= Your instructions =
Recast every row below as a JSON list of strings, one string per line, leaving out blank lines.

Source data
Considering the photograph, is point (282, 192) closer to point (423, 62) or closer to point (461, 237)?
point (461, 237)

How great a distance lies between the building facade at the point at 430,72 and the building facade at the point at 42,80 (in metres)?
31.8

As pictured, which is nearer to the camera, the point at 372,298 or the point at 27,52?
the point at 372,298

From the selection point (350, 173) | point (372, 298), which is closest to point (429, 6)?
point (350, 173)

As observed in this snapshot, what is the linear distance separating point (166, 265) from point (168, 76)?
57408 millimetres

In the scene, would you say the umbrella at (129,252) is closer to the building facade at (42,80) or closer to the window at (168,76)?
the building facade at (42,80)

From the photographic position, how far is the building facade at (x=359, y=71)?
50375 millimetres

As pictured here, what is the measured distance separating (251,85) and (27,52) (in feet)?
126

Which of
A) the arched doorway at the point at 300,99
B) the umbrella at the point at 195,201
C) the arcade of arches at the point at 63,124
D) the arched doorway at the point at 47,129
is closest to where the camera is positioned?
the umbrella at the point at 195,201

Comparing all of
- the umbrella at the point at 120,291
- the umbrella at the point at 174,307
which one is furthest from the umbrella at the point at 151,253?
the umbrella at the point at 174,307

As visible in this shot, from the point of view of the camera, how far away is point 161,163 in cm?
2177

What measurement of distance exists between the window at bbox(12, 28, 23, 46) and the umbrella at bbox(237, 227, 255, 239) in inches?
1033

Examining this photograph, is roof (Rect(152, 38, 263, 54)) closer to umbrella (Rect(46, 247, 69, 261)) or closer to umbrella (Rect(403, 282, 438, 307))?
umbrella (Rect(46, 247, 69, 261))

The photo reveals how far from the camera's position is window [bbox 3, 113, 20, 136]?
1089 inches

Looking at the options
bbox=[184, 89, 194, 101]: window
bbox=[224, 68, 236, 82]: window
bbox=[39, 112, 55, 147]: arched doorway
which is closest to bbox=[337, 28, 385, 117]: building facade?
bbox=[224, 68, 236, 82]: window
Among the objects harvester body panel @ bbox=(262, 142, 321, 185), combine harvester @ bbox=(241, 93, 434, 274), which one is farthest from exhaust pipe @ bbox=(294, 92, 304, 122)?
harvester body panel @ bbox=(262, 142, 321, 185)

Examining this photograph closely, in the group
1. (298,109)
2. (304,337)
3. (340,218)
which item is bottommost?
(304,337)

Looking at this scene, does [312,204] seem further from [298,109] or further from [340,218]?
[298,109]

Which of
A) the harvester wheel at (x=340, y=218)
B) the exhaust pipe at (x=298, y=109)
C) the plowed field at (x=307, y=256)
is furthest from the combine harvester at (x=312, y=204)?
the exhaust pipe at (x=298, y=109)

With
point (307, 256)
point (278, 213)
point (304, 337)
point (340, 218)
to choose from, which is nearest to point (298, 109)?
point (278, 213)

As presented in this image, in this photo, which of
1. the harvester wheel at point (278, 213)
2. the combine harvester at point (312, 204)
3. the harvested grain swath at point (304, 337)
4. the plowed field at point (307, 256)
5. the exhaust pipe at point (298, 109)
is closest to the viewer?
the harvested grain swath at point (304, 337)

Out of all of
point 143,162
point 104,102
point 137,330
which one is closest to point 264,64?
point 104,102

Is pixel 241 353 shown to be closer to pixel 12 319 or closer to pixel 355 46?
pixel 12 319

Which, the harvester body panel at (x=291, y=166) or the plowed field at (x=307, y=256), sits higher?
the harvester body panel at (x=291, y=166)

= Exercise solution =
[
  "Considering the photograph, is point (282, 192) closer to point (423, 62) or closer to point (461, 237)?",
  "point (461, 237)",
  "How great a distance lies between the building facade at the point at 430,72 and the building facade at the point at 42,80 (in metres)?",
  "31.8",
  "As pictured, which is nearer to the camera, the point at 372,298 or the point at 27,52?",
  "the point at 372,298",
  "From the selection point (350, 173) | point (372, 298), which is closest to point (429, 6)?",
  "point (350, 173)",
  "As observed in this snapshot, what is the linear distance separating point (166, 265) from point (168, 76)?",
  "57408 millimetres",
  "In the scene, would you say the umbrella at (129,252) is closer to the building facade at (42,80) or closer to the window at (168,76)?",
  "the building facade at (42,80)",
  "From the photographic position, how far is the building facade at (x=359, y=71)?",
  "50375 millimetres",
  "As pictured here, what is the measured distance separating (251,85) and (27,52) (in feet)?",
  "126",
  "Which of",
  "A) the arched doorway at the point at 300,99",
  "B) the umbrella at the point at 195,201",
  "C) the arcade of arches at the point at 63,124",
  "D) the arched doorway at the point at 47,129",
  "is closest to where the camera is positioned?",
  "the umbrella at the point at 195,201",
  "Comparing all of",
  "- the umbrella at the point at 120,291",
  "- the umbrella at the point at 174,307",
  "which one is furthest from the umbrella at the point at 151,253?",
  "the umbrella at the point at 174,307",
  "As visible in this shot, from the point of view of the camera, how far away is point 161,163 in cm?",
  "2177",
  "What measurement of distance exists between the window at bbox(12, 28, 23, 46) and the umbrella at bbox(237, 227, 255, 239) in inches?",
  "1033",
  "Examining this photograph, is roof (Rect(152, 38, 263, 54)) closer to umbrella (Rect(46, 247, 69, 261)) or closer to umbrella (Rect(403, 282, 438, 307))?",
  "umbrella (Rect(46, 247, 69, 261))",
  "The photo reveals how far from the camera's position is window [bbox 3, 113, 20, 136]?",
  "1089 inches",
  "Looking at the options",
  "bbox=[184, 89, 194, 101]: window",
  "bbox=[224, 68, 236, 82]: window",
  "bbox=[39, 112, 55, 147]: arched doorway",
  "which is closest to bbox=[337, 28, 385, 117]: building facade?",
  "bbox=[224, 68, 236, 82]: window",
  "Among the objects harvester body panel @ bbox=(262, 142, 321, 185), combine harvester @ bbox=(241, 93, 434, 274), which one is farthest from exhaust pipe @ bbox=(294, 92, 304, 122)?",
  "harvester body panel @ bbox=(262, 142, 321, 185)",
  "Examining this photograph closely, in the group",
  "1. (298,109)",
  "2. (304,337)",
  "3. (340,218)",
  "which item is bottommost?",
  "(304,337)",
  "Looking at this scene, does [312,204] seem further from [298,109] or further from [340,218]?",
  "[298,109]",
  "Which of",
  "A) the harvester wheel at (x=340, y=218)",
  "B) the exhaust pipe at (x=298, y=109)",
  "C) the plowed field at (x=307, y=256)",
  "is furthest from the combine harvester at (x=312, y=204)?",
  "the exhaust pipe at (x=298, y=109)",
  "With",
  "point (307, 256)",
  "point (278, 213)",
  "point (304, 337)",
  "point (340, 218)",
  "to choose from, which is nearest to point (298, 109)?",
  "point (278, 213)",
  "As presented in this image, in this photo, which of",
  "1. the harvester wheel at point (278, 213)",
  "2. the combine harvester at point (312, 204)",
  "3. the harvested grain swath at point (304, 337)",
  "4. the plowed field at point (307, 256)",
  "5. the exhaust pipe at point (298, 109)",
  "is closest to the viewer?",
  "the harvested grain swath at point (304, 337)",
  "Out of all of",
  "point 143,162",
  "point 104,102",
  "point 137,330",
  "which one is closest to point 264,64?",
  "point 104,102",
  "Is pixel 241 353 shown to be closer to pixel 12 319 or closer to pixel 355 46?",
  "pixel 12 319",
  "Which, the harvester body panel at (x=291, y=166) or the plowed field at (x=307, y=256), sits higher?",
  "the harvester body panel at (x=291, y=166)"
]